Sciencemadness Discussion Board

N-acylation of L-proline

mnick12 - 30-1-2013 at 15:16

Hello everyone,

I am interested in synthesizing the some various N-acyl derivatives of L-proline. Right now my interest is in N-phenylacetyl-L-proline ethyl ester or ethyl 1-(phenylacetyl)pyrrolidine-2-carboxylate. The two most common methods I have run across are the acylation of L-proline with phenylacetyl chloride, and coupling of proline with phenylacetic acid in the presence of DCC. Both of these methods work quite well but use some expensive or hard to get reagents.

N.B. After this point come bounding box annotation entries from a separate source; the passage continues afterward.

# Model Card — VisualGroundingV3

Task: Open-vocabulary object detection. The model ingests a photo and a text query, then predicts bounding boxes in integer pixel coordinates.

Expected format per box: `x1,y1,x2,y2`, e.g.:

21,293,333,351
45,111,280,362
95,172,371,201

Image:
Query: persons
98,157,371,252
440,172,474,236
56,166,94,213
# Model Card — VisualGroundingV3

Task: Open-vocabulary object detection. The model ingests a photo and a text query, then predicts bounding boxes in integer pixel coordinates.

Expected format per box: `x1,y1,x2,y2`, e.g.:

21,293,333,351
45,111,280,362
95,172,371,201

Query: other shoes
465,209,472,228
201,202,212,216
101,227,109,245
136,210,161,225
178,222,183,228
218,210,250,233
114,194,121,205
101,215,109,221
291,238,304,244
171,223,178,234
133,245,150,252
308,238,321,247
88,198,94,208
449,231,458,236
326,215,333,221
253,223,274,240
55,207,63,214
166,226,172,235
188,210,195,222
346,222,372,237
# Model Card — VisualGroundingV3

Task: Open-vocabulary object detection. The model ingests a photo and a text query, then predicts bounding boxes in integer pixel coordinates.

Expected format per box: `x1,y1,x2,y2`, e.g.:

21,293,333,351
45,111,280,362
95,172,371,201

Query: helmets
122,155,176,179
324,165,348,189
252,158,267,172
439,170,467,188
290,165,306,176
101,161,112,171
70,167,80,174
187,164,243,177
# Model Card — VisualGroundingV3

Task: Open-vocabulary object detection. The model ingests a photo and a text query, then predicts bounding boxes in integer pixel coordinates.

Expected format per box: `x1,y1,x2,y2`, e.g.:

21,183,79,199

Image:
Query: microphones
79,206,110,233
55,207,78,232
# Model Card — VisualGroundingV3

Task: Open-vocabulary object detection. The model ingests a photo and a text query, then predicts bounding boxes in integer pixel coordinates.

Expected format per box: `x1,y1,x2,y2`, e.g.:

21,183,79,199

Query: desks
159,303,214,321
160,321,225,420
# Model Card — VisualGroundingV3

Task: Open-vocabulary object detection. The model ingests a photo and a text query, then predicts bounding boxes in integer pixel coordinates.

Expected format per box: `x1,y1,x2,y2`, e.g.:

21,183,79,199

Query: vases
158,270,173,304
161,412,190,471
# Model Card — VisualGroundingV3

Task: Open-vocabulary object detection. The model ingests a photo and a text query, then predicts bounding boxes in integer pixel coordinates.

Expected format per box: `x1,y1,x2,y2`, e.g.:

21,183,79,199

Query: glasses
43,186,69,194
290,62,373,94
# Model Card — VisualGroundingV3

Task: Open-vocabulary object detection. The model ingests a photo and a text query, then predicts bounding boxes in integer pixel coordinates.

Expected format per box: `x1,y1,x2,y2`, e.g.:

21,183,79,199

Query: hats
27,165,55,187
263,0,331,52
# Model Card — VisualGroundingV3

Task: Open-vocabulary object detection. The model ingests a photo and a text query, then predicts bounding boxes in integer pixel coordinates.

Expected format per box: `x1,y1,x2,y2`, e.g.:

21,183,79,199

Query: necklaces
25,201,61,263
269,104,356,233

Recently there have been a few threads regarding the boric acid catalyzed amidation of amines in refluxing toulene. The reaction described in Organic Syntheses is pretty straight forward, and has good yields. Could a similar type of reaction be used to catalyze the amidation of L-proline ethyl ester and phenylacetic acid? If so this would negate the use of phenylacetyl chloride and DCC. If not, what would suggest as an alternative for the acylation of L-proline ethyl ester?

Any ideas are appreciated.

http://www.orgsyn.org/orgsyn/prep.asp?prep=v89p0432

http://deepblue.lib.umich.edu/bitstream/handle/2027.42/41560...


Attachment: US5439930.gsv-111.Noopt.pdf (698kB)
This file has been downloaded 473 times

killer_lapin - 30-1-2013 at 16:50

you can make the methyl ester of proline, then couple your amino acid with your acid ester( not methyl, bigger=better ) which is going to get displaced by the nitrogene making an amide bond, the you can deprotect your methyl ester on the proline with aqueous lithium hydroxide. The peptidic bond should resist to this base but not the ester.

you should look for peptide chemistry it's pretty developped but you can still find papers that don't use coupling agent like DCC, HOBT...

mnick12 - 31-1-2013 at 15:25

Are you sure the nitrogen in proline is capable of participating in aminolysis with acceptable yields? If so that would be a good method.

killer_lapin - 31-1-2013 at 16:10

yep pretty sure, i'm doing my undergraduated research in peptidomimetic!
Here is a simple protocole reproducible in a home lab: http://www.orgsyn.org/orgsyn/prep.asp?prep=v88p0042


Removed the colon problem.

[Edited on 4-2-2013 by ScienceSquirrel]

chemrox - 3-2-2013 at 07:58

Hey killer, when place the colon before the http it leads to a lot of irrelevant crap. Just thought you should know and take care. Thanks for the ref!

mnick12 - 4-2-2013 at 10:25

Thanks for the ref,

I hope I have some time to try this out in the next few weeks.